Does this mean I want to physically transition? The answer is yes, but slowly. I am definitely getting top surgery sometime in the near future (it depends on my work schedule, the availability of the surgeon I want, and how long it would take to get all the necessary paperwork together. I also have to sit down with certain people in my life and have a long, serious conversation about how I’m not fucking around with this stuff anymore). I’m still on the fence about the testosterone injections — I don’t like hormone treatment for anything, and I really fucking hate needles. I’m definitely not getting bottom surgery. More on all this later.
If you are reading this now, chances are that you got to know me after I started college. I’ve focused the majority of my adult(ish) life on my academic and career goals, preferring to deal with the dysphoria and questioning in private. It may be surprising to learn that I’ve had these intense thoughts about my gender identity for as long as I can remember. I’m acutely aware that there exist people who know me in real life who think that this is a phase, or a random cause I picked up and aligned myself with out of nowhere to make me seem “cool”. It is my hope that those people stick around for this series, and they change their minds after its end.
This is also the first time that I believe I can write about gender in a clear and intelligible way. I’ve tried many times as a child and frustrated teenager, but I didn’t gain the vocabulary (or the support of others like me!) to voice these experiences until college. Now that I have a clearer idea of who I am and what I want to do with my life, I’m ready to share my entire story (thus far) with you.

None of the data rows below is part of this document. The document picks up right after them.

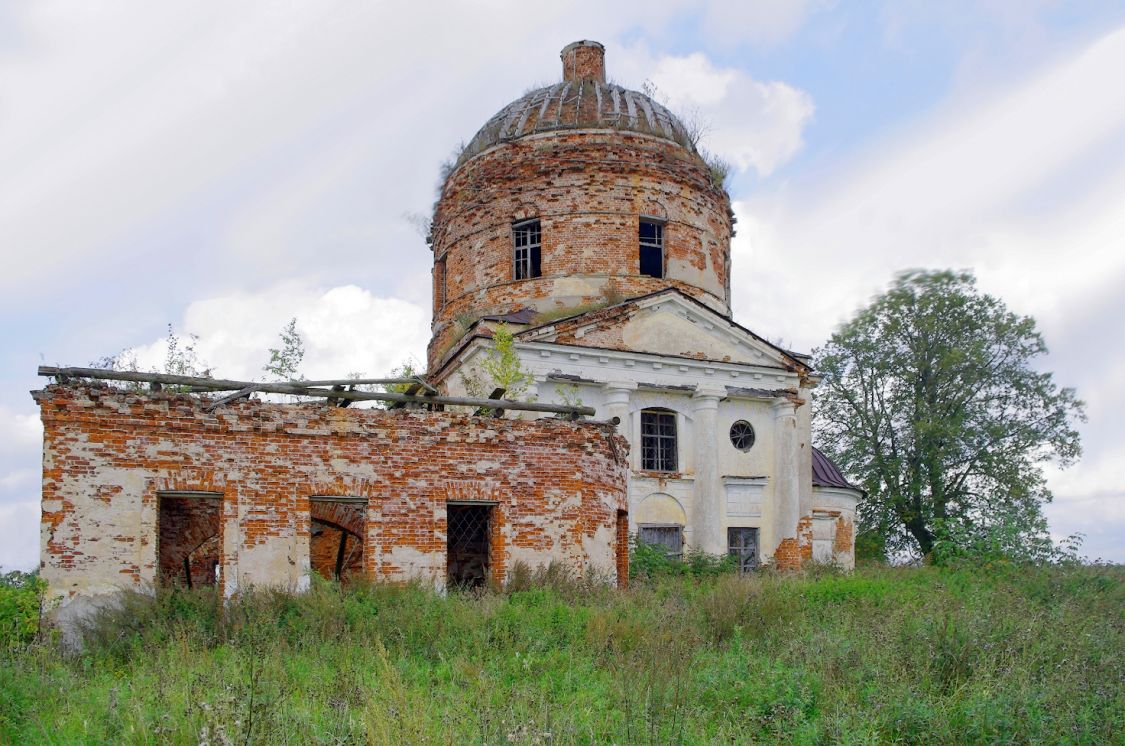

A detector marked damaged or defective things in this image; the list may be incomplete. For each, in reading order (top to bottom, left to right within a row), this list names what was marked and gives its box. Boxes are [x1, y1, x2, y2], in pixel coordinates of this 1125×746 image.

broken window [512, 221, 544, 282]
broken window [640, 222, 664, 280]
broken window [644, 406, 680, 470]
broken window [156, 492, 223, 588]
broken window [310, 500, 368, 580]
broken window [450, 502, 494, 588]
broken window [640, 528, 684, 556]
broken window [728, 528, 764, 572]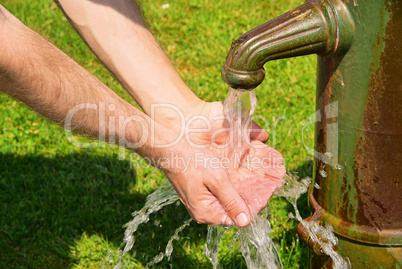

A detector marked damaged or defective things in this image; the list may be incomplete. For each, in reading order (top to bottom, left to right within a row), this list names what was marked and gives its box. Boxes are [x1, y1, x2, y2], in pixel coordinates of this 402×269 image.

Really, with this whole gender thing, I have two main goals: to further trans rights (on what a trans person looks like, etc) and to dismantle toxic masculinity in American culture. It was toxic masculinity that told me that I couldn’t be a boy and still want to wear dresses. It was toxic masculinity that told me I had to overcompensate and “prove myself” in order for others to acknowledge me as a man. That’s fucking bullshit, and I’m ready to be a living example of how boys can be femme, too.

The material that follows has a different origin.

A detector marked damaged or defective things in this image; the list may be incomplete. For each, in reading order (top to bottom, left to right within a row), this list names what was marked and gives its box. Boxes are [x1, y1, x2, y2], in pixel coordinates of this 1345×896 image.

June’s One Month Project will be to write and publish as many articles as possible on my life as related to gender — my childhood (where “gay” was an insult and I would literally wish on every wish-making device to be “not queer”), that God-awful time called puberty (what do you do when virtually every assigned-female-at-birth person around you is in a hurry to grow up, but you would love to stay in your passable-as-a-little-boy body for the rest of your life?), how I’ve approached romantic relationships (why haven’t I dated more women? Are the men I date technically in a homosexual relationship?), my plans for physical transition (do I want to go on hormone replacement therapy?) and how I’m navigating life now as an out, femme trans man, one day at a time (where I deal with things such as asking my employer to refer to me using he/him pronouns and realize just how much of an uphill battle everything is!). I will, in essence, spill the tea about everything gender-related that I can coherently write about.
Welcome to the tea party! Pull up a fancy white outdoor chair (you know the ones I’m talking about), smooth out your dress, and grab a cup and saucer. We have a lot to talk about. ♚
 As in, “Mimi is such a navel-gazing asshole! Who does he think he is?” ????
 The laptop I’m typing this on has a baby pink case with a giant bunny sticker on it. Do my younger self and I share an aesthetic? You bet.